グルキン氷河へ
2009年3月15日
アッパーフンザには、パスー氷河のほかに、村の近くまで迫っている氷河がいくつもあります。グルキン村も、人びとが生活する村の小高い山の裏側に氷河が迫っていました。氷河のある山のふもとには、人びとの住居や家畜小屋のリーズが並んでいました。
氷河のある山へは、まず、リーズの間の細い道を登っていきます(写真②、③)。
リーズの道が途切れると、目の前に岩山が迫っていました。ガイドさんの後について慎重に上っていきます。グルキン村がどんどん小さくなっていきました(写真④)。ガイドはメルバーンさんを含めた3人。写真⑤は、グルキン村を見下ろしながらの小休止です。
再び、急こう配の岩山を登り始めました。岩の間に、ラベンダーなどの花が可憐に咲いています。
登るにつれて、私は頭痛と吐き気に襲われました。高山病??「私はここで待っています・・・」と座り込み、他の人たちを見送りました。

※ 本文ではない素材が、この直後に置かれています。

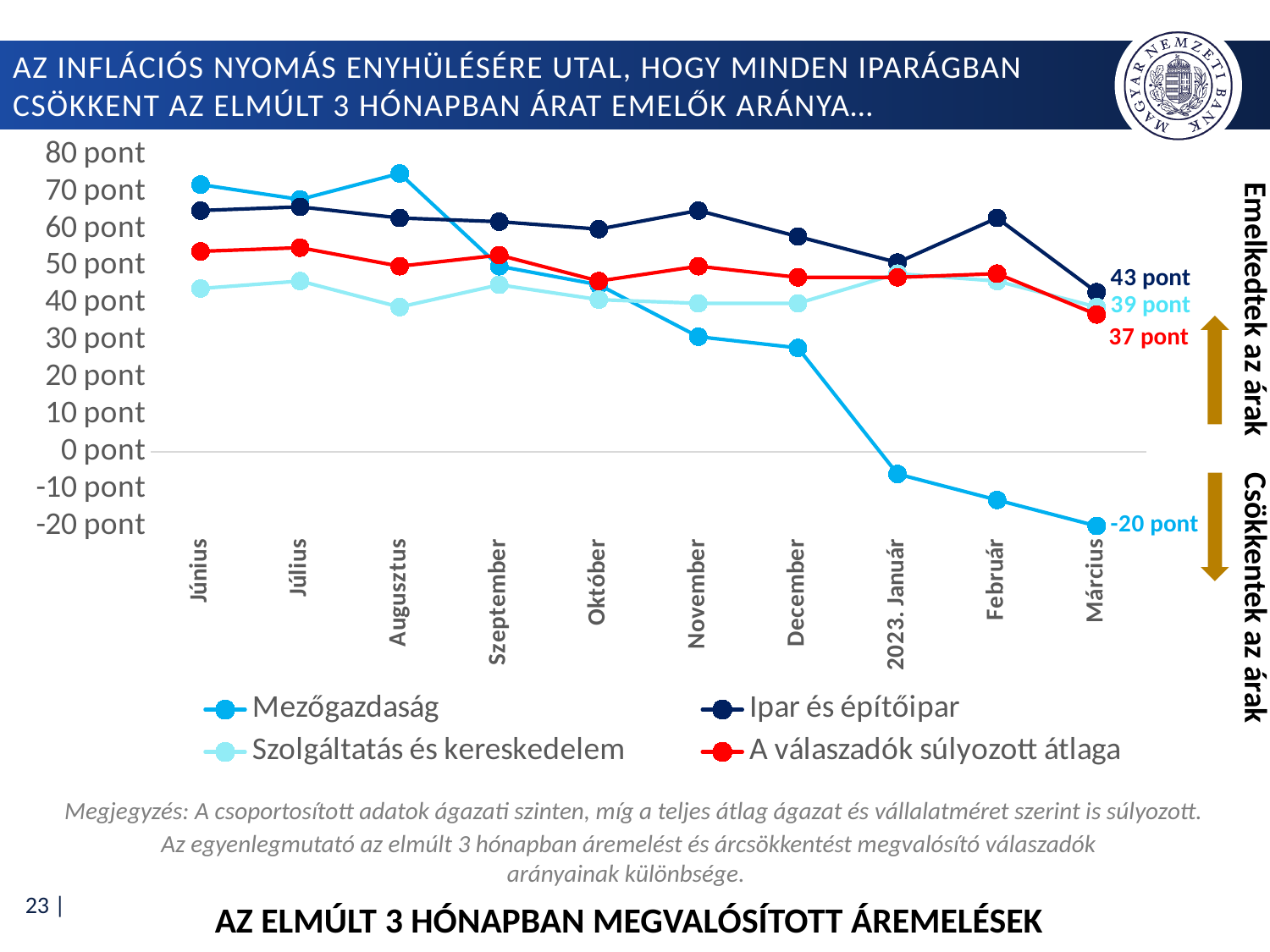
What is the value for Ipar és építőipar in Március? 43 pont What is the difference between Ipar és építőipar and A válaszadók súlyozott átlaga in Március? 6 pont What is the value for Mezőgazdaság in Március? -20 pont How many months are shown on the x axis? 10 What is the value for Szolgáltatás és kereskedelem in Március? 39 pont What is the value for A válaszadók súlyozott átlaga in Március? 37 pont Is the value for Mezőgazdaság in Augusztus greater or less than 70 pont? greater Is the value for Mezőgazdaság in December greater or less than 40 pont? less Which series has the lowest value in Március? Mezőgazdaság Which series has the highest value in Március? Ipar és építőipar How many series does the legend list? 4 Does the Mezőgazdaság series rise or fall from Augusztus to Március? fall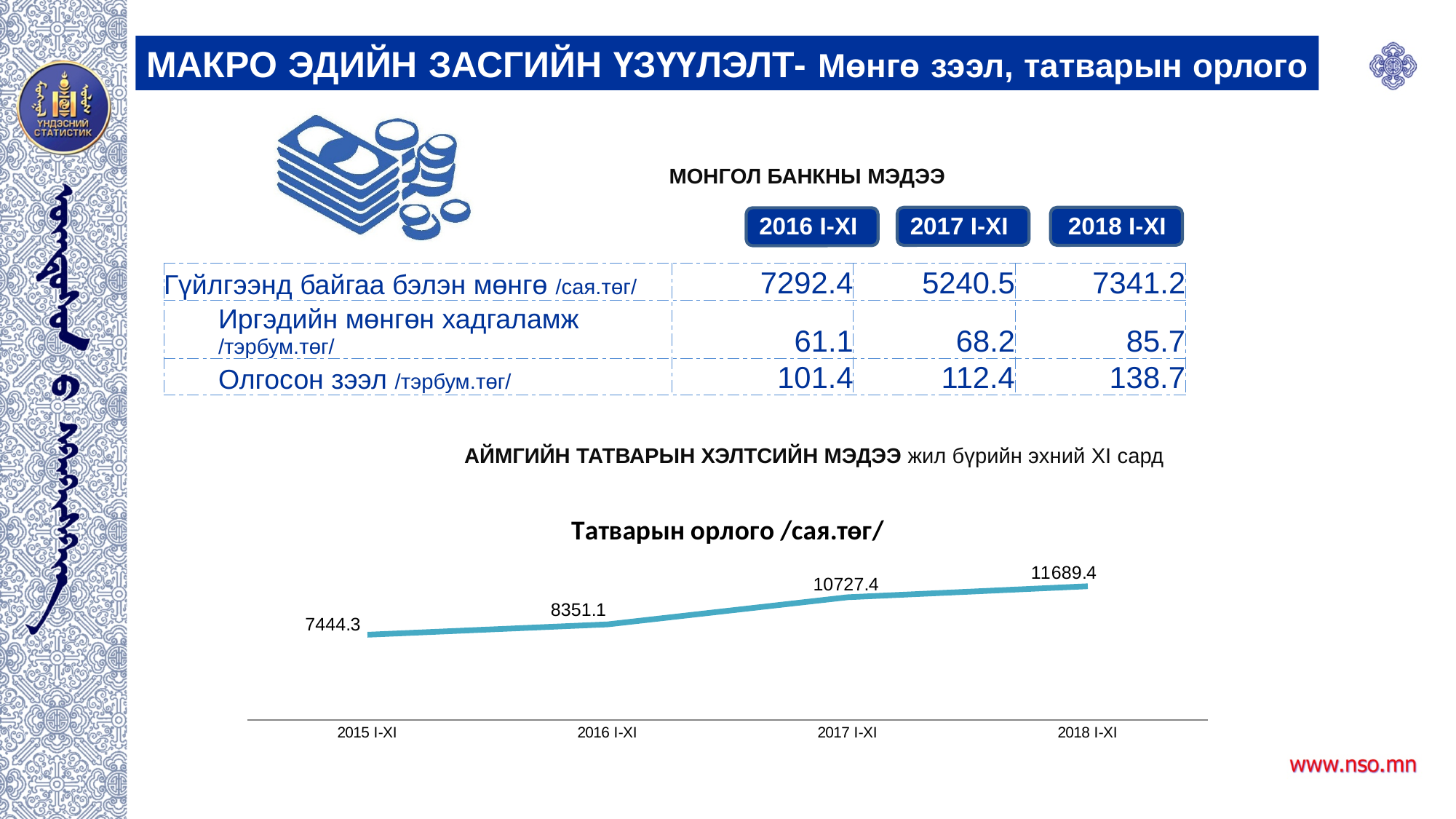
What is the value for 2017 I-XI in the chart? 10727.4 Which is larger in the chart, the value for 2016 I-XI or the value for 2017 I-XI? 2017 I-XI What type of chart is shown on the slide? line chart Which period has the lowest value in the chart? 2015 I-XI Which period has the highest value in the chart? 2018 I-XI What is the title of the chart? Татварын орлого /сая.төг/ What is the value for 2018 I-XI in the chart? 11689.4 What is the difference between the values for 2018 I-XI and 2015 I-XI in the chart? 4245.1 What is the value for 2016 I-XI in the chart? 8351.1 What is the difference between the values for 2017 I-XI and 2016 I-XI in the chart? 2376.3 What is the value for 2015 I-XI in the chart? 7444.3 How many data points are plotted in the chart? 4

後で気づいたのですが、私が座り込んだ場所は、山の頂上で、グルキン氷河は、そこからほんの少し下ったところにのびていたのでした。写真⑦は、氷河の所から私のいるところを写したものです。写真中央の茶に灰色の大きな岩の左に、黒い点のように見えるのが私です。⑧は拡大したものです。
白い氷の塊のある風景を想像していましたが、ここの氷河は、ほこりなどが堆積した黒く盛り上がった岩のような氷河だったそうです(写真⑨)。
もう少しで、グルキン氷河を自分の目で見ることができたのに残念でしたが、嬉しいこともありました。メルバーンさんが、氷河の氷にラベンダーの花を巻いて持ってきてくれたのでした。